When Sunny and I felt we had a handle on it, we began our e-meter drills. A piece of wood about a yard long and eight inches high was placed on the table between us, as would be the case when we actually took each other into session. The board is there so that while pc and auditor can see each other’s faces, the pc won’t be distracted by anything the auditor might be doing, which includes adjusting various knobs, all while noting the questions she’s asking, the behavior of the needle, and the pc’s responses.

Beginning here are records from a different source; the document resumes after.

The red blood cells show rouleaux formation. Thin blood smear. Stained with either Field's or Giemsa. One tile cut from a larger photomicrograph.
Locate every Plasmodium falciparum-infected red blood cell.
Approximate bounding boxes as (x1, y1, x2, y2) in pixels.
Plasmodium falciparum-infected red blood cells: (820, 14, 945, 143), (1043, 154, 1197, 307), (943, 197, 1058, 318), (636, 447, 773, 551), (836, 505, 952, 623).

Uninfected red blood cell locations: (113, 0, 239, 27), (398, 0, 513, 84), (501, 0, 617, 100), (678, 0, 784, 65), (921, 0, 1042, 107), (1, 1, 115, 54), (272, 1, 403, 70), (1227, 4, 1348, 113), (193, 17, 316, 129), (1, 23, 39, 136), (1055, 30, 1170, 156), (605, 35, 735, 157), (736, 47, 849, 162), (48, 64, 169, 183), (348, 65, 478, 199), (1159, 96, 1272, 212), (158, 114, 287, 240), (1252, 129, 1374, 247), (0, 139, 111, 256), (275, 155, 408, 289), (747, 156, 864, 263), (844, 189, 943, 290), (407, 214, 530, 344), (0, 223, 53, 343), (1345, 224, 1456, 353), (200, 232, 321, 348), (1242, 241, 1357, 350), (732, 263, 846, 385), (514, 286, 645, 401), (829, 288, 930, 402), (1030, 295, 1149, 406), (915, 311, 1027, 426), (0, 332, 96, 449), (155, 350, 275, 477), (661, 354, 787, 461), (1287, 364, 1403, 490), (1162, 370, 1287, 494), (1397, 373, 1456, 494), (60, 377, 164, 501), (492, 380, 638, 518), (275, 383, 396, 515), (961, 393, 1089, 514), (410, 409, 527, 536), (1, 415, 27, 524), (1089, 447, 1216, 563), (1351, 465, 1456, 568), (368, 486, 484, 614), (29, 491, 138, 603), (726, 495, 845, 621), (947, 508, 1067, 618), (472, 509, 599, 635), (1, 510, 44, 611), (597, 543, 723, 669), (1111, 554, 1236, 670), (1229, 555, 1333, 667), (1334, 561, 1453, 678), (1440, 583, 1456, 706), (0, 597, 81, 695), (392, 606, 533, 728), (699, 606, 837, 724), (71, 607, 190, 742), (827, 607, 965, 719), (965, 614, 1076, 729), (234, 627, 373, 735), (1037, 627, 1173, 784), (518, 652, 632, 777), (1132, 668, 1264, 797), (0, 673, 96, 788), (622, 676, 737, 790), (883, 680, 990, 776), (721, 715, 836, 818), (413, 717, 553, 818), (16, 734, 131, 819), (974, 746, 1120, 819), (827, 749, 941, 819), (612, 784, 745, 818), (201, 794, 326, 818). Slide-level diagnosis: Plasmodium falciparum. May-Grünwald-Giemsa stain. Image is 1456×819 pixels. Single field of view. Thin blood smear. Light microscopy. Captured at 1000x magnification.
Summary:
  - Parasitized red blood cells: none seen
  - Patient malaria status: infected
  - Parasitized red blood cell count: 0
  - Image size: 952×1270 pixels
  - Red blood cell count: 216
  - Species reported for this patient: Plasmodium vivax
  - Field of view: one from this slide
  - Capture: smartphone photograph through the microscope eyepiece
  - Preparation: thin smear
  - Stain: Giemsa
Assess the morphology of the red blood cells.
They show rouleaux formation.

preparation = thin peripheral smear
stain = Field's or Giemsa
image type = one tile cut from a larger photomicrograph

We studied how to plug in the cans to the meter and how to make sure they would “read” properly. Using a large doll or a teddy bear as the “pc,” inventing silly but fun scenarios, we drilled how to make sure the pc doesn’t have a “present time problem”: a fight with her husband, an overdrawn account, an overt she’s sitting on, “any worry that keeps a pc out of session, which problem must exist in present time, in the real universe.”68 Called “Rudiments,” these also include making sure the pc’s had enough sleep and enough food and that she’s not too hot or too cold (indicated through the skin, which touches the cans and is therefore responsible for the meter’s reaction).69 Hands might also be sweaty, or dry, which can be solved by using a bit of lotion. In a bulletin, Hubbard refers to Vaseline’s Intensive Care, and Proctor & Gamble can thank him for steady sales. As Hubbard mentions the product specifically, many Scientologists consider it “standard”; no other lotion will do.
Those bottles of yellow lotion, stashed around the course room, caused my thoughts to flicker to my brother and how clueless I’d been, before his accident, about the meaning of that phrase: “intensive care.” How truly strange, I’d muse, to name a lotion after a room full of wires and blood and woe. And then I’d shake him out of my brain.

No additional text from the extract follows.